Reproduce all of the rows below, replacing every occurrence of "white baseboard" with "white skirting board" and leaving everything else unchanged.

§ ENTRIES
•••••

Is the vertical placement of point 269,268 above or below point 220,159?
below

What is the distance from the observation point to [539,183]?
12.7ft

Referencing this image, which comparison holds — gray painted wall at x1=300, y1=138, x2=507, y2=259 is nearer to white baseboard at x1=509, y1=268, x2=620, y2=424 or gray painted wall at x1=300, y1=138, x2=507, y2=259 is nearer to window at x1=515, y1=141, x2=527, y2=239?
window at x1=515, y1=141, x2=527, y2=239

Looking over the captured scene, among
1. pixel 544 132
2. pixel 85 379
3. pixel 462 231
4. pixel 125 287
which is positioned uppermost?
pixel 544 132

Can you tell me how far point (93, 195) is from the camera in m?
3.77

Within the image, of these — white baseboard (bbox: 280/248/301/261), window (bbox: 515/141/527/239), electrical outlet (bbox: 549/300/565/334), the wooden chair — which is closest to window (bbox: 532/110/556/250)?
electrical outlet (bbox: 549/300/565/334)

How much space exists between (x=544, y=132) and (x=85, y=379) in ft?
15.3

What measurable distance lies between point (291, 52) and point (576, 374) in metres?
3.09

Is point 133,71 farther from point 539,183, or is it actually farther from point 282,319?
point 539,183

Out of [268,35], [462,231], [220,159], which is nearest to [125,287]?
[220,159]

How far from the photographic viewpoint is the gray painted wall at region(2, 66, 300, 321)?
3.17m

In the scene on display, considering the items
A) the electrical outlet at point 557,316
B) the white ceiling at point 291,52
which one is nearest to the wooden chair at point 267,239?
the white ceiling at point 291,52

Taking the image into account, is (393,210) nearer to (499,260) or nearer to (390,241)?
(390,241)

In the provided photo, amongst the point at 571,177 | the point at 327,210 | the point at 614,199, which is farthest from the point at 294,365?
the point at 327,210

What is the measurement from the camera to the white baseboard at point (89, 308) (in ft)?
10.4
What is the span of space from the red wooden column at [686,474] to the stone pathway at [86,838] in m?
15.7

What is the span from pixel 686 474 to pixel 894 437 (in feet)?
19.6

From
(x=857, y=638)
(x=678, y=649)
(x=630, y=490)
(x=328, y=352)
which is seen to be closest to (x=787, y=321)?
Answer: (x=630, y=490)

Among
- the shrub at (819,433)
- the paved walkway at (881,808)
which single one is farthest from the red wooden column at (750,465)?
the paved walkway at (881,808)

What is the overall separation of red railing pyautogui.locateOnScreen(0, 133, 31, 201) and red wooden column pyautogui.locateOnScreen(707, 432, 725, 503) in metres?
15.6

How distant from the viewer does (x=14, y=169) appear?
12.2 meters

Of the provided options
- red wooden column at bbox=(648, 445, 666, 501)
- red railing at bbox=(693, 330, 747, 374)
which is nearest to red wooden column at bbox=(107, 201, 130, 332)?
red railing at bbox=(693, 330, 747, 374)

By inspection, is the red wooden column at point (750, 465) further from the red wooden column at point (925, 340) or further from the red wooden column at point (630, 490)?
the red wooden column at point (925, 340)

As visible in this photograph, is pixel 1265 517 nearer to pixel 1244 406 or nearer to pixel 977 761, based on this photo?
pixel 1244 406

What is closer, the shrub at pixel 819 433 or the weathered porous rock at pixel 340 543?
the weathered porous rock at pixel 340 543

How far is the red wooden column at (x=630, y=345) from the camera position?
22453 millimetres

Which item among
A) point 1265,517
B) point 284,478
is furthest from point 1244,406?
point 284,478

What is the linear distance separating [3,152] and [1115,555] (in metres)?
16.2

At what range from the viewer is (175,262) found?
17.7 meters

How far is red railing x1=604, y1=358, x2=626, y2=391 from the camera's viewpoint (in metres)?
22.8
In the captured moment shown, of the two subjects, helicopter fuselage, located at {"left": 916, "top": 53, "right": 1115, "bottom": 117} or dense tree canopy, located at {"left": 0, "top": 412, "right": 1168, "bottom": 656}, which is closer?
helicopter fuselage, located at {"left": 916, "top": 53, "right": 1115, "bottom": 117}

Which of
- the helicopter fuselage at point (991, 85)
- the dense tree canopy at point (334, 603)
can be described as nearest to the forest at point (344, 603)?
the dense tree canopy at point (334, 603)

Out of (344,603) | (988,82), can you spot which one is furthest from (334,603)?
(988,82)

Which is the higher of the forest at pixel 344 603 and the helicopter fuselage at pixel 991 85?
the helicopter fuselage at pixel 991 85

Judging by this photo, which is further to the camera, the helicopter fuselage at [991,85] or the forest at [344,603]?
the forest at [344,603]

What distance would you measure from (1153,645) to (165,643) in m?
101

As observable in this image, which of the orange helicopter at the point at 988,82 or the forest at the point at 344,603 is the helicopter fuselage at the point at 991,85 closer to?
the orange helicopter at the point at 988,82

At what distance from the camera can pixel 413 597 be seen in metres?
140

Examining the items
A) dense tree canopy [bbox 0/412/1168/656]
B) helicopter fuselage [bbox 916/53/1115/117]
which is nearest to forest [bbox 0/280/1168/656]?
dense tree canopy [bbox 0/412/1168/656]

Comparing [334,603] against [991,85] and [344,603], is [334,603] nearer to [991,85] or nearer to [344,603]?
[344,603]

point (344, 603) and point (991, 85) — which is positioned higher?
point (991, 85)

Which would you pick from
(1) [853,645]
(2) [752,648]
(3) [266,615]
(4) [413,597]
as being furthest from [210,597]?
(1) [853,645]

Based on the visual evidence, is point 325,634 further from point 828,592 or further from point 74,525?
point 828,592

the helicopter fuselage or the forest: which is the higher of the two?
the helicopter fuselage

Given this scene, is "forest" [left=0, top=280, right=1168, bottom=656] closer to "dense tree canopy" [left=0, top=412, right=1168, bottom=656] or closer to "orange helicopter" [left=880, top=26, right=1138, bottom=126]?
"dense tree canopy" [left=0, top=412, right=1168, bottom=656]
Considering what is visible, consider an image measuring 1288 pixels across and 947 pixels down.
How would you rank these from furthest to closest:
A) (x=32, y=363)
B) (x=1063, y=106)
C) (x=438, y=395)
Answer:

•••••

§ ANSWER FOR THIS EXERCISE
Is the vertical placement of point 269,268 above or below point 220,159?
below

What is the distance from the observation point to [539,183]?
12.7ft

Referencing this image, which comparison holds — gray painted wall at x1=300, y1=138, x2=507, y2=259 is nearer to white skirting board at x1=509, y1=268, x2=620, y2=424 or gray painted wall at x1=300, y1=138, x2=507, y2=259 is nearer to window at x1=515, y1=141, x2=527, y2=239?
window at x1=515, y1=141, x2=527, y2=239

Looking over the captured scene, among
1. pixel 544 132
2. pixel 85 379
3. pixel 462 231
4. pixel 125 287
which is positioned uppermost?
pixel 544 132

Can you tell me how far point (93, 195) is from the camera in m?
3.77

Within the image, of these — white skirting board (bbox: 280/248/301/261), window (bbox: 515/141/527/239), electrical outlet (bbox: 549/300/565/334), the wooden chair — which is closest to window (bbox: 532/110/556/250)?
electrical outlet (bbox: 549/300/565/334)

How much space exists between (x=544, y=132) and (x=85, y=379) in ft?
15.3

What measurable distance lies between point (291, 52) and point (576, 374) in metres?
3.09

Is point 133,71 farther from point 539,183, or is it actually farther from point 282,319?
point 539,183

Out of [268,35], [462,231], [220,159], which is nearest to [125,287]?
[220,159]

How far from the photographic viewpoint is the gray painted wall at region(2, 66, 300, 321)?
3.17m

In the scene on display, considering the items
A) the electrical outlet at point 557,316
B) the white ceiling at point 291,52
which one is nearest to the wooden chair at point 267,239?
the white ceiling at point 291,52

Taking the image into account, is (393,210) nearer to (499,260) or nearer to (390,241)?
(390,241)

In the provided photo, amongst the point at 571,177 | the point at 327,210 | the point at 614,199, which is farthest from the point at 294,365?
the point at 327,210

What is the measurement from the camera to the white skirting board at point (89, 308) (in ft)?
10.4
What is the span of space from the red wooden column at [686,474] to the stone pathway at [86,838] in m?
15.7

What is the span from pixel 686 474 to pixel 894 437 (in feet)?
19.6

From
(x=857, y=638)
(x=678, y=649)
(x=630, y=490)
(x=328, y=352)
which is seen to be closest to (x=787, y=321)?
Answer: (x=630, y=490)

Among
- the shrub at (819,433)
- the paved walkway at (881,808)
which single one is farthest from the red wooden column at (750,465)?
the paved walkway at (881,808)

What is the overall separation of red railing pyautogui.locateOnScreen(0, 133, 31, 201) and red wooden column pyautogui.locateOnScreen(707, 432, 725, 503) in metres?
15.6

How distant from the viewer does (x=14, y=169) appear?
12.2 meters

Of the provided options
- red wooden column at bbox=(648, 445, 666, 501)
- red railing at bbox=(693, 330, 747, 374)
which is nearest to red wooden column at bbox=(107, 201, 130, 332)?
red railing at bbox=(693, 330, 747, 374)

By inspection, is the red wooden column at point (750, 465) further from the red wooden column at point (925, 340) or further from the red wooden column at point (630, 490)?
the red wooden column at point (925, 340)

As visible in this photograph, is pixel 1265 517 nearer to pixel 1244 406 or nearer to pixel 977 761, based on this photo?
pixel 1244 406

What is closer, the shrub at pixel 819 433 or the weathered porous rock at pixel 340 543?
the weathered porous rock at pixel 340 543

How far is the red wooden column at (x=630, y=345) from the camera position?
22453 millimetres

Which item among
A) point 1265,517
B) point 284,478
is furthest from point 1244,406?
point 284,478

What is the linear distance separating [3,152] and [1115,555] (in metres)?
16.2

At what range from the viewer is (175,262) found?
17.7 meters

How far is red railing x1=604, y1=358, x2=626, y2=391 from the camera's viewpoint (in metres)?
22.8
In the captured moment shown, of the two subjects, helicopter fuselage, located at {"left": 916, "top": 53, "right": 1115, "bottom": 117} or dense tree canopy, located at {"left": 0, "top": 412, "right": 1168, "bottom": 656}, which is closer?
helicopter fuselage, located at {"left": 916, "top": 53, "right": 1115, "bottom": 117}

Which of
- the helicopter fuselage at point (991, 85)
- the dense tree canopy at point (334, 603)
can be described as nearest to the forest at point (344, 603)?
the dense tree canopy at point (334, 603)

Out of (344,603) | (988,82), can you spot which one is furthest from (334,603)?
(988,82)

Which is the higher of the forest at pixel 344 603 and the helicopter fuselage at pixel 991 85?
the helicopter fuselage at pixel 991 85

Judging by this photo, which is further to the camera, the helicopter fuselage at [991,85] or the forest at [344,603]?
the forest at [344,603]

What distance would you measure from (1153,645) to (165,643) in m?
101

As observable in this image, which of the orange helicopter at the point at 988,82 or the forest at the point at 344,603 is the helicopter fuselage at the point at 991,85 closer to?
the orange helicopter at the point at 988,82

At what distance from the camera can pixel 413 597 be seen in metres?
140

Examining the items
A) dense tree canopy [bbox 0/412/1168/656]
B) helicopter fuselage [bbox 916/53/1115/117]
which is nearest to forest [bbox 0/280/1168/656]?
dense tree canopy [bbox 0/412/1168/656]

Comparing [334,603] against [991,85] and [344,603], is [334,603] nearer to [991,85] or nearer to [344,603]?
[344,603]

point (344, 603) and point (991, 85) — which is positioned higher?
point (991, 85)

Which would you pick from
(1) [853,645]
(2) [752,648]
(3) [266,615]
(4) [413,597]
as being furthest from [210,597]?
(1) [853,645]

Based on the visual evidence, is point 325,634 further from point 828,592 or further from point 74,525?
point 828,592

the helicopter fuselage or the forest: which is the higher of the two?
the helicopter fuselage

Given this scene, is "forest" [left=0, top=280, right=1168, bottom=656] closer to "dense tree canopy" [left=0, top=412, right=1168, bottom=656] or closer to "orange helicopter" [left=880, top=26, right=1138, bottom=126]?
"dense tree canopy" [left=0, top=412, right=1168, bottom=656]
Considering what is visible, consider an image measuring 1288 pixels across and 947 pixels down.
How would you rank these from furthest to closest:
A) (x=32, y=363)
B) (x=1063, y=106)
C) (x=438, y=395)
Answer:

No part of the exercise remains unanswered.